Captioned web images
== Segment start ==

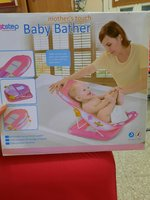 Used Baby bather in Dubai, UAE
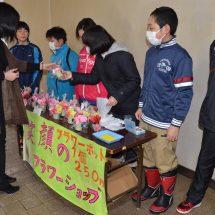 八小の6年生、卒業記念でキッズマーケットやったす。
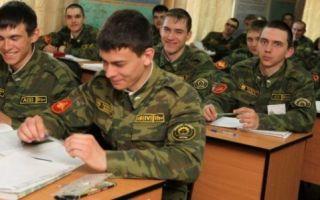 Возможна ли отмена призыва в армию?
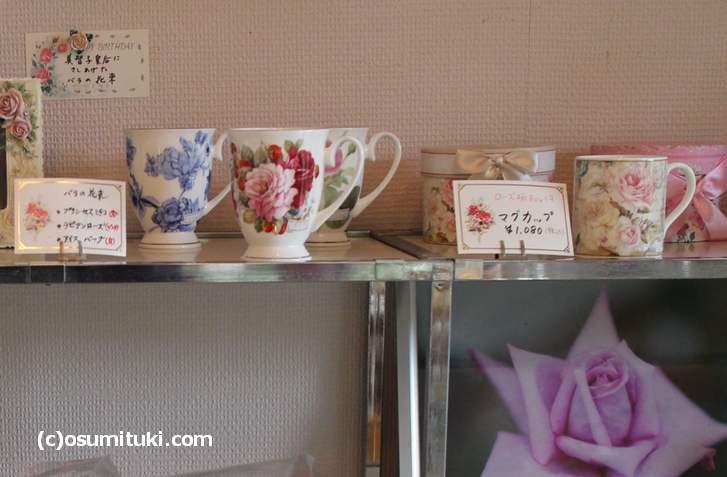 可愛らしいマグカップが1000円でした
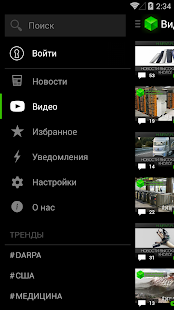 Hi-News.ru - наука и техника- screenshot thumbnail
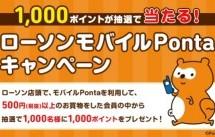 ローソンモバイルPonta、店頭利用で1,000 Pontaポイントが当たるキャンペーンを開始
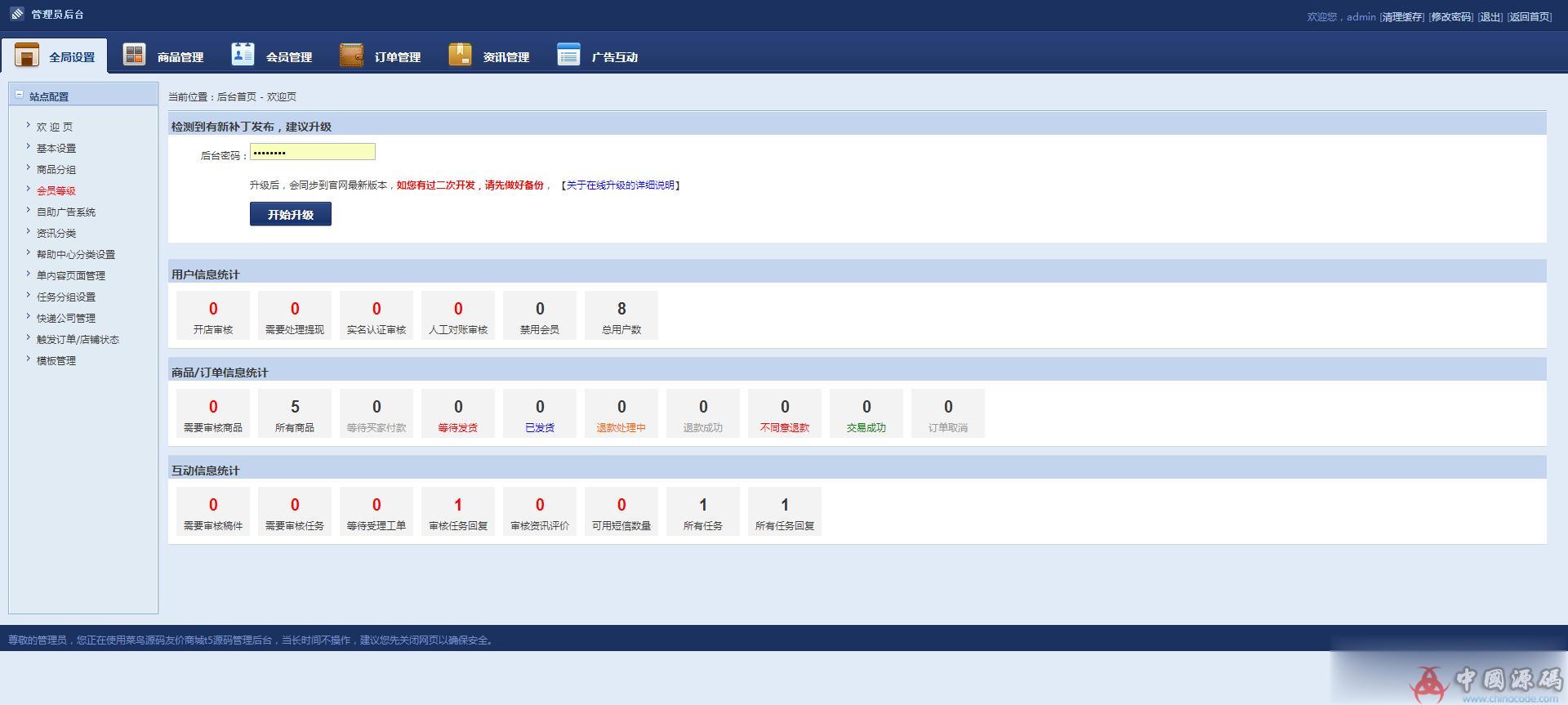 星期派正版数字交易平台源码友价T5内核加上星期派源码交易系统绿白风格模板 网站-第3张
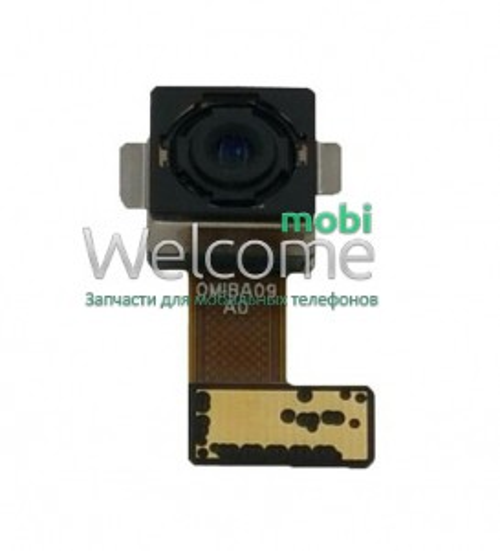 Camera Xiaomi Mi4c (main)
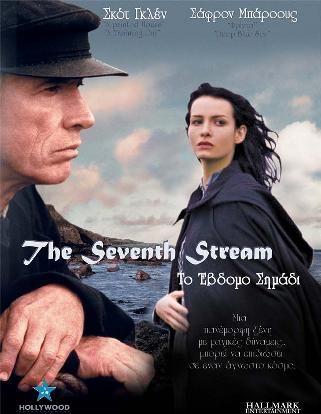 The Seventh Stream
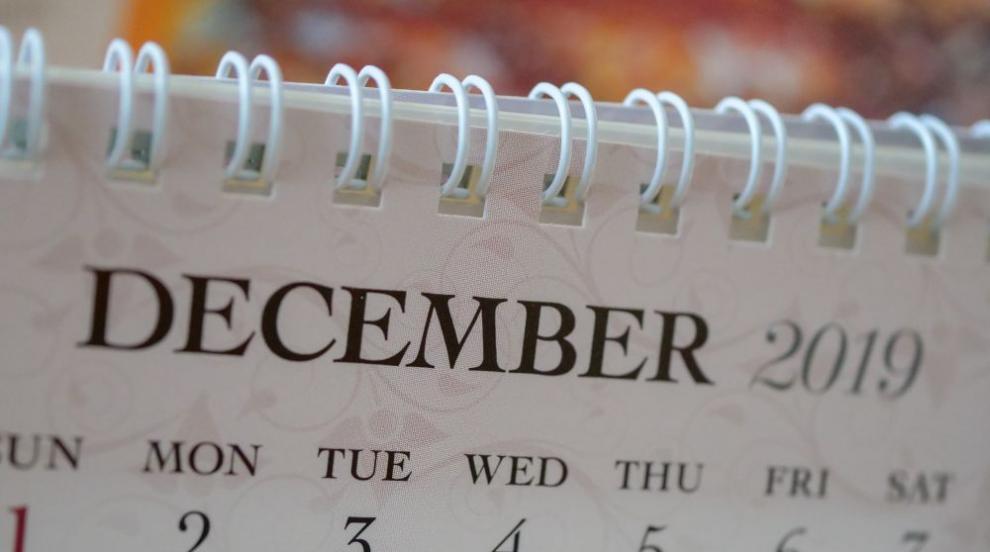Какво ще е времето в първия ден от декември?
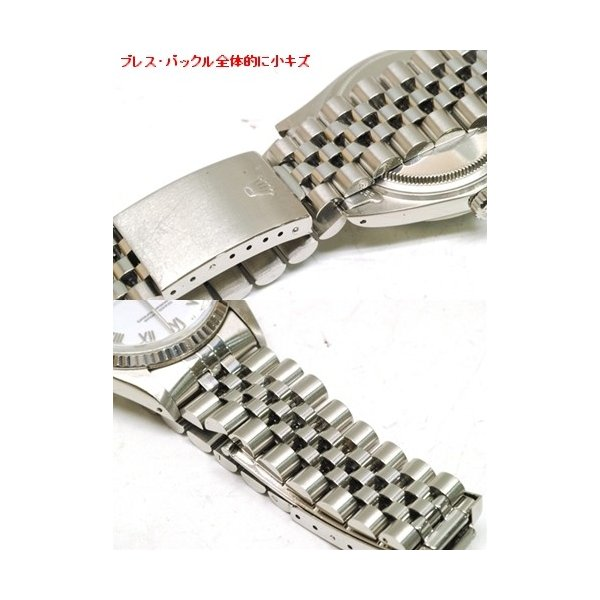 【OH済】ROLEX ロレックス デイトジャスト メンズ腕時計 機械式自動巻き 16014 SS/WG ホワイト 6818|purishonten|04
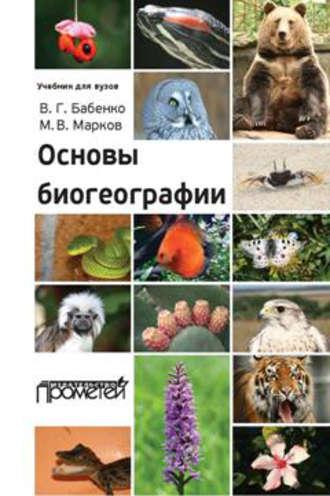 Владимир Бабенко, Михаил Марков, Основы биогеографии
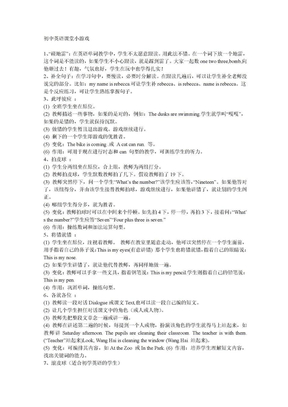 初中英语课堂小游戏 (3).doc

== Segment end ==

# What you have to do:
Reproduce the final stretch of lines exactly: the line containing "Владимир Бабенко, Михаил" through the last line of the data, both included. Pictures do not belong in the copy.

# Completed exercise:
 Владимир Бабенко, Михаил Марков, Основы биогеографии
 初中英语课堂小游戏 (3).doc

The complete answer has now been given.